Executive Summary
- 330+ Ubiquiti devices currently display a defacement banner suggesting they’ve used default credentials, reused a password, were infected by a worm, or compromised in some other way, with first reports of these banners dating back to 2016.
- Though these several hundred defaced hosts linger, we observe a 75% decrease in the number of hosts displaying the defaced banners from January 2022 through August 2025.
- Affected devices are primarily found on consumer and residential ISPs, suggesting that these may belong to smaller organizations. Over a third of the defaced hosts are found in the U.S., with a strong presence across Eastern Europe as well.
- Scanning the Internet for signs of compromised devices is a well-established technique, yet it continues to bring visibility to breached infrastructure that may have been forgotten but remains on the Internet–sometimes up to a decade after initial compromise.
Introduction
They say nothing gold can stay, but defaced router device names certainly can stick around. Recently while exploring data in the Censys Platform, we identified roughly 330 hosts with banners prefixed with “HACKED-ROUTER-HELP-.” While this is a relatively small number of hosts, a quick web search for this phrase took us down an unexpected rabbit hole. We identified multiple variants of this banner in our data, including “HACKED-ROUTER-HELP-SOS-HAD-DUPE-PASSWORD,” “HACKED-ROUTER-HELP-SOS-DEFAULT-PASSWORD,” and “HACKED-ROUTER-HELP-SOS-WAS-MFWORM-INFECTED,” along with other variants whose existence stretch back nearly a decade.
All affected hosts appear to be Ubiquiti devices and the banner primarily appears on the Ubiquiti service on 10001/UDP, though there are several instances of the defacement string on telnet 23/TCP or 10123/TCP.

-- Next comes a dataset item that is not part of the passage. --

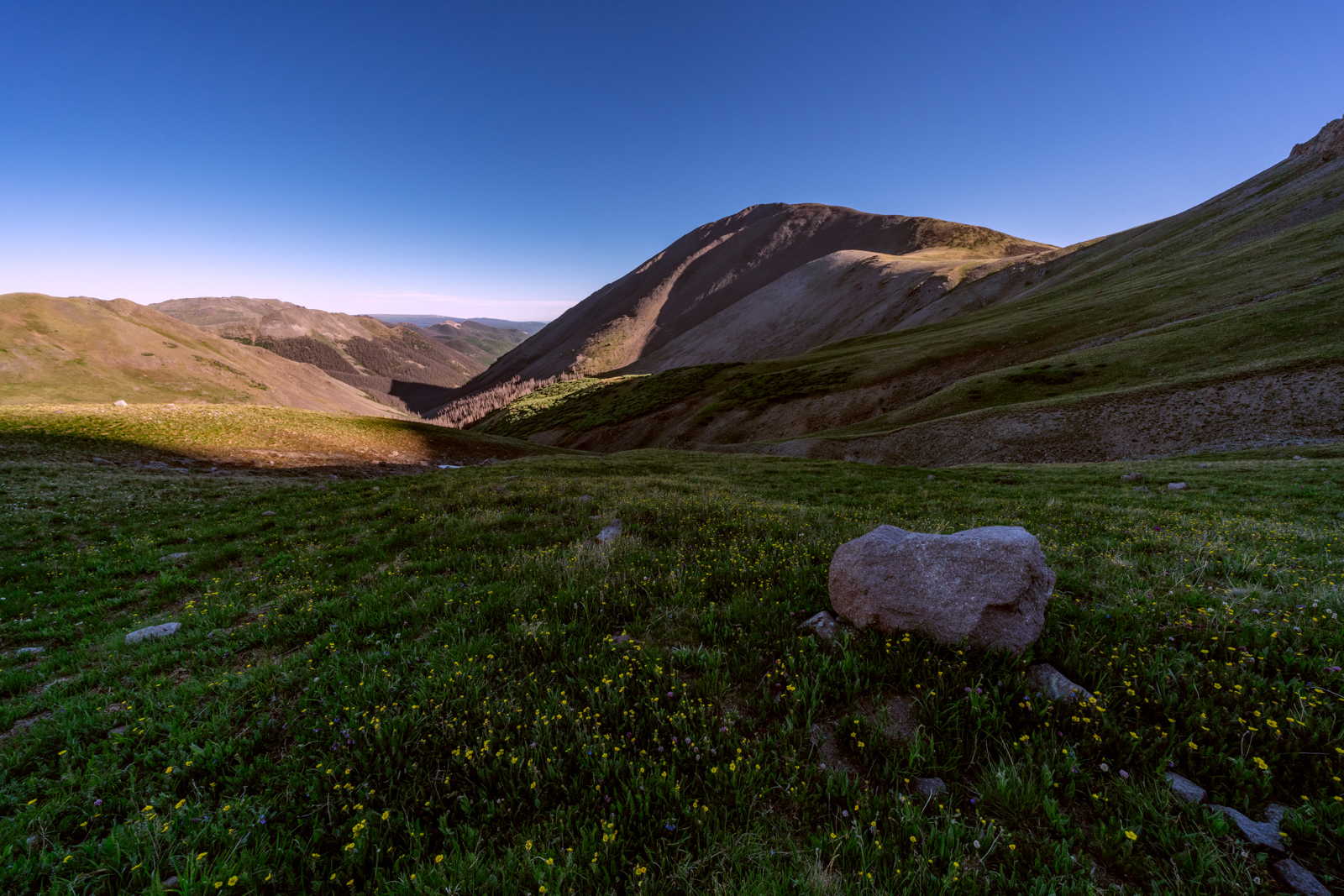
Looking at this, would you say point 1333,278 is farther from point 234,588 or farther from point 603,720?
point 234,588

After a bit of manual investigation of these hosts, we set up a Collection to better track these devices. In Censys Platform, a Collection is a saved set of query results that update automatically as our underlying data changes, allowing for better tracking over time.
We note that searching for “hacked” or other notable strings in service banners is hardly a new or novel technique, but it can occasionally surface interesting findings. In this case, the interesting finding is that this is extremely not new or novel–rather, this is about defacement artifacts that have likely lingered for years.
Campaign History
August 2016 marks the earliest mention of these “HACKED-ROUTER” device names we could find. Ubiquiti forum user “LifeBoat” turned to the community for help after noticing that multiple airMAX devices on their network suddenly had names like “HACKED-ROUTER-HELP-SOS-DEFAULT-PASSWORD.”

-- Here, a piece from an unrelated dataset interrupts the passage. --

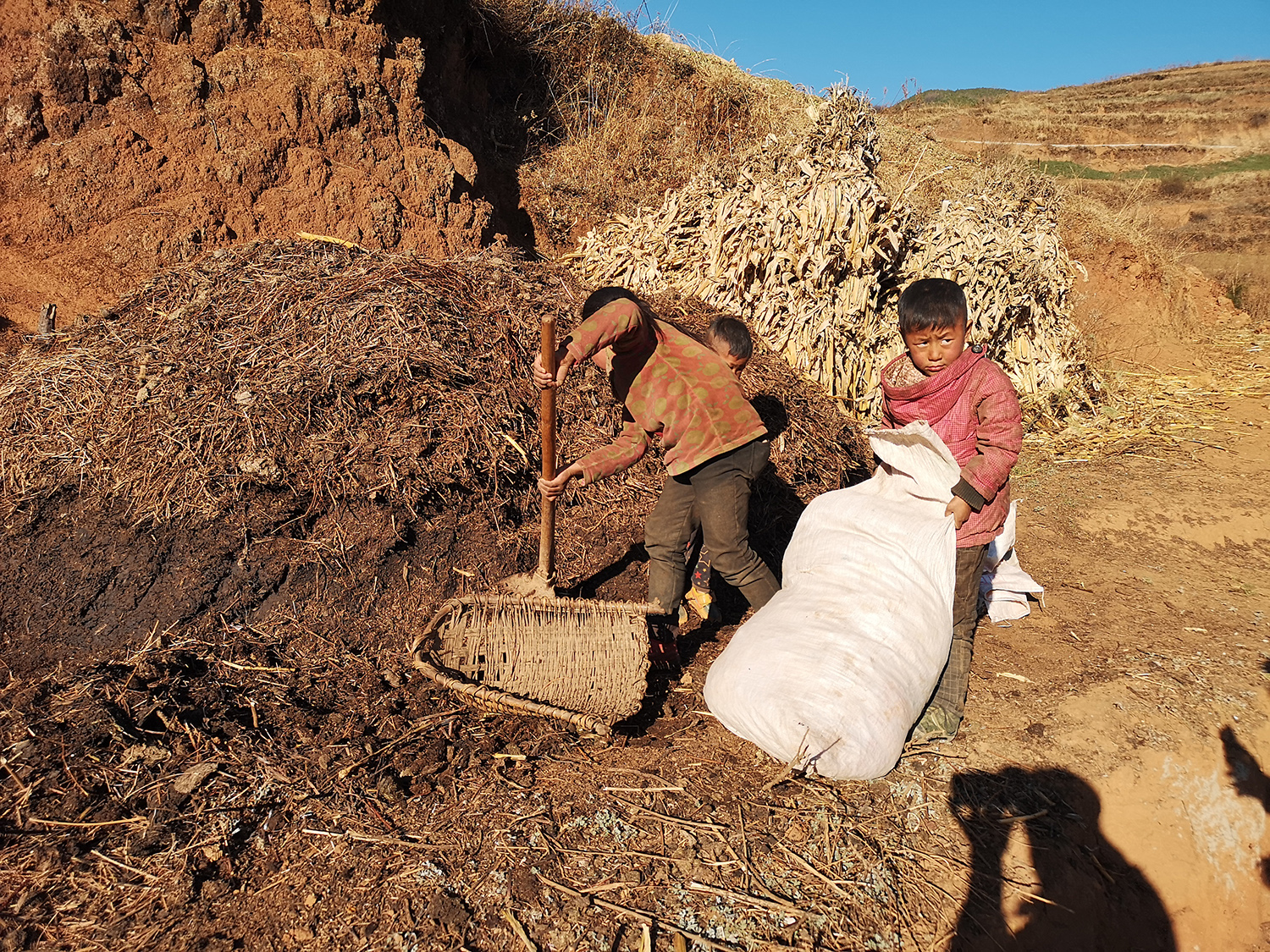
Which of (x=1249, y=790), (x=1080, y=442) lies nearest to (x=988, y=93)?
(x=1080, y=442)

The post mentions the MF worm which hit Ubiquiti devices in May 2016 as a possible culprit, though the user claims that credentials associated with the worm didn’t work on their devices as they tried to login post-compromise. Notably, “HACKED-ROUTER-HELP-SOS-WAS-MFWORM-INFECTED” shows up as a device name in the inventory screenshot they provided.
According to Symantec research from May 2016, the MF worm leveraged an arbitrary file upload vulnerability to load and copy itself to devices. It then went on to create a backdoor account with credentials mother:f*cker (censorship ours), blocked admins from access, and began to look for other devices on the same network to which it could spread.

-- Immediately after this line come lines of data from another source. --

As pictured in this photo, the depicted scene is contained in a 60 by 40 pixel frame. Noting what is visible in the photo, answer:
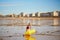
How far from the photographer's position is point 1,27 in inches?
49.4

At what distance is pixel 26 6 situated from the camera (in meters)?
1.27

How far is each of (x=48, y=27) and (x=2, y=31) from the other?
0.49m

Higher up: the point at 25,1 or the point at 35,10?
the point at 25,1

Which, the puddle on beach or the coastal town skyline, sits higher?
the coastal town skyline

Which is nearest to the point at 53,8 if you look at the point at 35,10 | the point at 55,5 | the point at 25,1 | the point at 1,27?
the point at 55,5

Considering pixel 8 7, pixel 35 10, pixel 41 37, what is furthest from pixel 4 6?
pixel 41 37

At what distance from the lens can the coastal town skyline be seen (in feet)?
4.14

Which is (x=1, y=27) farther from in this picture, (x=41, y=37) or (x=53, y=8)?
(x=53, y=8)

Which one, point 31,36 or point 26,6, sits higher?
point 26,6

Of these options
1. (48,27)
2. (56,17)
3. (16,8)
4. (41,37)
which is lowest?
(41,37)

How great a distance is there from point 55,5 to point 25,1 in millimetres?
328

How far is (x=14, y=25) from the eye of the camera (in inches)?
49.4

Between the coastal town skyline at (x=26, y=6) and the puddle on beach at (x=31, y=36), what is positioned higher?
the coastal town skyline at (x=26, y=6)

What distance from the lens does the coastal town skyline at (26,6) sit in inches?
49.6
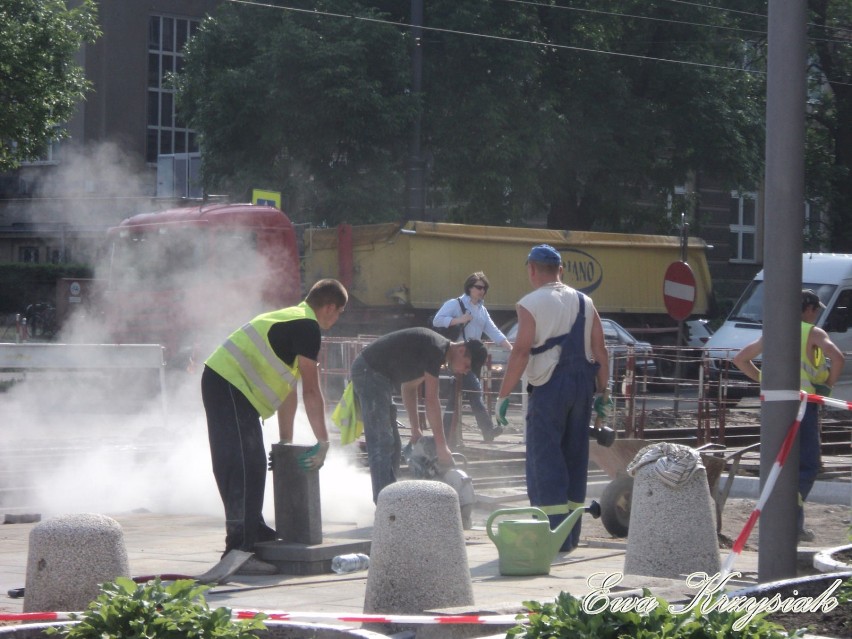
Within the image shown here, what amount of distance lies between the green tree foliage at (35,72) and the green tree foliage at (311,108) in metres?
4.08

There is no mention of defaced device names in Symantec’s research, other reporting, or Ubiquiti forum posts about the MF worm at the time, suggesting that the defaced hostnames are likely unrelated to the initial MF worm campaign.
Roughly a year later in 2017, a researcher noted thousands of Ubiquiti devices with the “DUPE-PASSWORD” variant online.
In 2018, though there don’t appear to have been new findings regarding these devices, Bleeping Computer reported on both Ubiquiti device defacements and a newer, similar campaign against MikroTik routers.
In this 2019 post about analyzing Internet scan data with R, we noticed an additional variant of the banner in the dataset used for analysis, shown below:
As of our current analysis, we observe at least one of all variants shown above except “CLONEPW-LEAKED-BY-MFW.”
In following years, researchers studying router compromises and Ubiquiti vulnerabilities have noted instances of these banners still present among the greater Ubiquiti device population.
Current Host Profiles
As of this analysis, 82% of hosts with a “HACKED-ROUTER-HELP” banner are running Ubiquiti/10001/UDP and SSH/22/TCP; 9% have only the Ubiquiti service running. We also find multiple one-off instances of hosts with some combination of HTTP, telnet, SSH, and/or the Ubiquiti service running.
In the few cases where there is not a Ubiquiti service running, the defaced banner appears on TELNET/23 while a certificate with Ubiquiti in the subject and issuer DN appears on HTTP/443.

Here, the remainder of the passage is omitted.